In the passage on the gladiola below, what does the Latin word gladius mean, and what feature of the plant does the name refer to?

DOCUMENT SEGMENT:

· · · · ·

So, “now for something entirely different” to explain my preferred colloquial name for Deinopis subrufa viz. Retiarius I’ll return to my sunny doorstep earlier this year. I was contemplating my Retiarius when I noticed, nary a spiderspit away, a small clump of those flowers that have entered Australian iconography courtesy of our celebrity Housewife from Moonie Ponds. That plant, of course, is the gladiola Gladiolus sp., one of over three hundred species in the Iris family Gladiolaceae. Ours have valiantly rejuvenated themselves every other year despite being completely ignored by the homeowners. It dawned on me that, perhaps, the origin of this plant’s name came from the Latin gladius meaning sword. And so, it proved and refers to plant’s sword-shaped leaves.

· · · · ·

Data records:

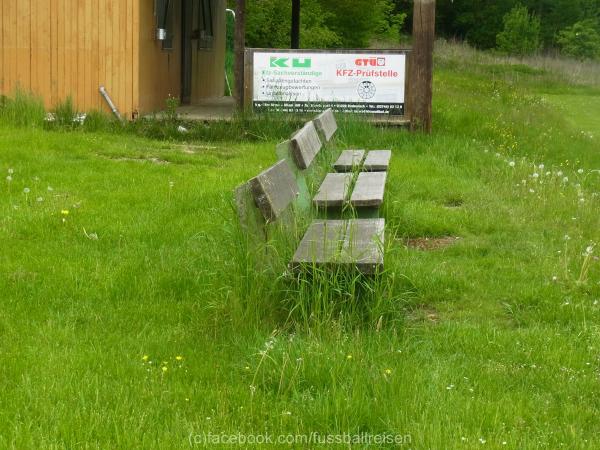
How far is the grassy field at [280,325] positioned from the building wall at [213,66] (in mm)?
9298

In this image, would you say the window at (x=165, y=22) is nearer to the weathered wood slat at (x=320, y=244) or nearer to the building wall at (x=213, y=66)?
the building wall at (x=213, y=66)

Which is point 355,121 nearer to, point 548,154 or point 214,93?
point 548,154

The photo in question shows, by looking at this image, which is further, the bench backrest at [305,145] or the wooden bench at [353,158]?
the wooden bench at [353,158]

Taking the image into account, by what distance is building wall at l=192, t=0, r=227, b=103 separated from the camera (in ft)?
57.1

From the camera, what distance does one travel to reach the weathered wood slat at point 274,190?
424cm

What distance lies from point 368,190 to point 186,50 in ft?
35.7

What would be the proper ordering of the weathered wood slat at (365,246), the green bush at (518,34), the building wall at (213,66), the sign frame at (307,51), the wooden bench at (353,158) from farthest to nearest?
the green bush at (518,34), the building wall at (213,66), the sign frame at (307,51), the wooden bench at (353,158), the weathered wood slat at (365,246)

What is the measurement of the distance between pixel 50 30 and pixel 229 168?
4.98 m

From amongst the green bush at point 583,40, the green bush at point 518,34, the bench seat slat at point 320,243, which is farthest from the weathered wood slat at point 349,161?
the green bush at point 583,40

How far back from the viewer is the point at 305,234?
4.84 metres

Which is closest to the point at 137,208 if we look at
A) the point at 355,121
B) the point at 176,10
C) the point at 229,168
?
the point at 229,168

· · · · ·

ANSWER TO THE EXERCISE: Gladius means sword, and the name refers to the plant's sword-shaped leaves.